BCDevOps / developer-experience

This repository is used to track all work for the BCGov Platform Services Team (This includes work for: 1. Platform Experience, 2. Developer Experience 3. Platform Operations/OCP 3)
Apache License 2.0
8 stars 17 forks source link

Develop a more comprehensive testing plan for future Openshift upgrades #2276

Closed wmhutchison closed 2 years ago

wmhutchison commented 2 years ago

Describe the issue The Openshift 4.8 upgrade revealed that as additional software/components are installed in both LAB and PROD clusters, we need to ensure that all aspects of these components are being reliably tested. The end result going forward would be likely expanding on the existing EPIC tickets Platform Ops opens for upgrades, which we'd expand as well to include additional components and assign those additional tickets to whomever is responsible for the apps/components in question.

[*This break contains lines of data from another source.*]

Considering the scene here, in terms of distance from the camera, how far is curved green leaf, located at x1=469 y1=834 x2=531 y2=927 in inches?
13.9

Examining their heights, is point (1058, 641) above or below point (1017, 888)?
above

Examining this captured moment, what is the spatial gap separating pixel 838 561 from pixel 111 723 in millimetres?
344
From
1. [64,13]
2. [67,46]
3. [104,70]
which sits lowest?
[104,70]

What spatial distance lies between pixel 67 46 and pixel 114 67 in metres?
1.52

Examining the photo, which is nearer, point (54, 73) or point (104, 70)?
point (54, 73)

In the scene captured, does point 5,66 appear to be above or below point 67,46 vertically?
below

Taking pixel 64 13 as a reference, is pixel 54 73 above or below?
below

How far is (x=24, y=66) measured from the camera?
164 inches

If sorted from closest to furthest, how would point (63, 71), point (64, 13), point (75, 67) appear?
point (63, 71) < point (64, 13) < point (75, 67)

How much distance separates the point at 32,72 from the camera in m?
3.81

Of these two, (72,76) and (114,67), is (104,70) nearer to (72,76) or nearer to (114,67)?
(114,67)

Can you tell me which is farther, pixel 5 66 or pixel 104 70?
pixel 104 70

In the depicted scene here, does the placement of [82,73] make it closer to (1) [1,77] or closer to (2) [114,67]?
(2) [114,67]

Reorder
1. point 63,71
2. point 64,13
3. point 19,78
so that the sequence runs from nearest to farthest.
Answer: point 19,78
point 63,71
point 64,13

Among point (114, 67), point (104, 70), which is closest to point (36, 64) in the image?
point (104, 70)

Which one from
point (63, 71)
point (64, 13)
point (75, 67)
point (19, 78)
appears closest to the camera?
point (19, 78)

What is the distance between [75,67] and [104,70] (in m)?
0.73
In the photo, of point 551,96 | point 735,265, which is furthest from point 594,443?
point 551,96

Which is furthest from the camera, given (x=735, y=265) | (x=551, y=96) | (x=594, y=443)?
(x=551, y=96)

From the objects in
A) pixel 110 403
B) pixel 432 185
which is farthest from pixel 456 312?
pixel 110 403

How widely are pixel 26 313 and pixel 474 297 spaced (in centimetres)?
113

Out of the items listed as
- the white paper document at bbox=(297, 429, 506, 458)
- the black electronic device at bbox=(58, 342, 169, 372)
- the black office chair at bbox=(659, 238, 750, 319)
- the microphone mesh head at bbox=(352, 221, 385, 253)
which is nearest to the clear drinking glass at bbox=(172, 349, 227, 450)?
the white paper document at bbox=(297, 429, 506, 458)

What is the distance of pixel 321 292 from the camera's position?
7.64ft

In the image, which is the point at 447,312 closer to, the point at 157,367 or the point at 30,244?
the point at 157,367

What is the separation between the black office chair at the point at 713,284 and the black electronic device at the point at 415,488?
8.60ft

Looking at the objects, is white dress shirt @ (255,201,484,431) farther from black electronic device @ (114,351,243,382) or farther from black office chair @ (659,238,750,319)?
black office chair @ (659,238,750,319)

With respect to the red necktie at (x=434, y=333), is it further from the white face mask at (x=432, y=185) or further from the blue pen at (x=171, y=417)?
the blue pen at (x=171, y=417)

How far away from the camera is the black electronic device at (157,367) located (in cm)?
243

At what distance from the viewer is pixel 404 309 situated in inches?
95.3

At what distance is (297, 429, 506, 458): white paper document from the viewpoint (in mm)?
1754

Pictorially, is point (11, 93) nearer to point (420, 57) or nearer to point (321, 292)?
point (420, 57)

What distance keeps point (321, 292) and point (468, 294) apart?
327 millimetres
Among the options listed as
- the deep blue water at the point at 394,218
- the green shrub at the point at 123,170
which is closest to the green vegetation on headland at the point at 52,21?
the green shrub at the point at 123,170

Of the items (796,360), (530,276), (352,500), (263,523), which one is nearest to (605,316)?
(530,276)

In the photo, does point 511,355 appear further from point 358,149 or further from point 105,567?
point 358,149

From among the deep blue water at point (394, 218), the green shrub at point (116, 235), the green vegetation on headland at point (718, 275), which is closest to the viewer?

Additional context Since CCM is the main mechanism for applying new services/components, it would be good to have documention within CCM to hook into other docs so that as other parties expand upon in CCM, Platform Ops is made aware of these new items so they are not having to re-audit CCM each time Openshift is upgraded.

Definition of done

wmhutchison commented 2 years ago

[1:11 p.m.] Barre, Steven Suggestion for the testing: Check https://console.apps.klab.devops.gov.bc.ca/monitoring/dashboards/grafana-dashboard-api-performance and see if any of the graphs show a significant change between the before and after upgrade. KAMLOOPS LAB CLUSTER

StevenBarre commented 2 years ago

Could we also get someone to create a reference app, with full Sysdig / uptime monitoring? Verify the "prod" app survives the upgrade with no intervention and stays up. Post upgrade rolls through a new build and deploy to ensure all those steps still work. Sample app should make use of all the platform services as well. Vault, Artifactory, VPA, Sysdig, RHEL entitlement builds, Patroni, CrunchyDB, etc

wmhutchison commented 2 years ago

At present the upgrade methodology goes like this.

  1. Platform Ops team communicates their intent to start work on an Openshift upgrade, and proceeds to do so on the LAB clusters.
  2. QA of the LAB clusters is solely handled by Platform Ops, and mainly driven from the concept of whether or not any current AlertManager or Nagios alerts are being created. No other stakeholders are notified or brought into the mix for testing other portions of the cluster.
  3. With a passing grade in LAB, Platform Ops creates suitable RFCs for the PROD clusters, creates RFCs, obtains approval for said RFCs, sends out comms in advance, and then executes as they come up.
  4. QA of PROD clusters follow similar suit to LAB environments.
wmhutchison commented 2 years ago

Ignoring whether or not we're talking about LAB or PROD, we want to strengthen overall communications and testing processes as follows.

  1. Notify internally in advance of an upcoming Openshift upgrade and invite specific stakeholders from Platform Services to test their respective components after the upgrade.
  2. Platform Ops executes the upgrade as per standard.
  3. In addition to ensuring no errors, Platform Operations may opt to run an automated "build an app on a specific node" which was a bash script we had in OCP3, shoudl work as-is or with some tweaks for OCP4. That script alone QA's things like "do builds and upload of new images to registry work?" since things like "do pods run?" after often QA'd by existing pods.
  4. We invite any additional stakeholders to test, and depending on the complexity involved, completion might be a check-box on an existing ZenHub ticket, or for more complex testing, they get their own ticket associated with an EPIC involving the node in question.
  5. For all of the tests which are automated (ie: canary apps which just "work" when all is well), we use those when possible. Do recommend anything that's critical that perhaps for the first few rounds there be manual tests so we're not overly reliant on automation that may not be as tested as we'd like.
  6. Once all stakeholders for Platforms Ops/Services approve their respective QA, then the cluster in question is considered Complete.
  7. All of the above will be fully documented both for canary app testing and manual checks so that anyone with the required levels of access can be readily dropped into place to run or review the checks, so no single point of failure aspect for this.
  8. While there may be multiple people involved with doing the maintenance and QA of components, the coordinator or Platform Ops person who initiated the upgrade should remain the Single Point of Contact throughout the RFC for PROD so that folks in RC don't get confused. Service stakeholders can elect to follow up with more specialized support via ops channel or the respective RC channel for their app.
  9. For a major upgrade (4.8 to 4.9) a run of Krakan post-ugprade in LAB is advised, compare against previous runs.
wmhutchison commented 2 years ago

TODO - update this EPIC and move the content into a sub-task.

wmhutchison commented 2 years ago

Closing off this EPIC/Sprint Goal - the work desired involves documentation, development and implementation of Canary applications which will automate most of this on an ongoing basis. Stay tuned for the new Sprint Goal involving Canaries.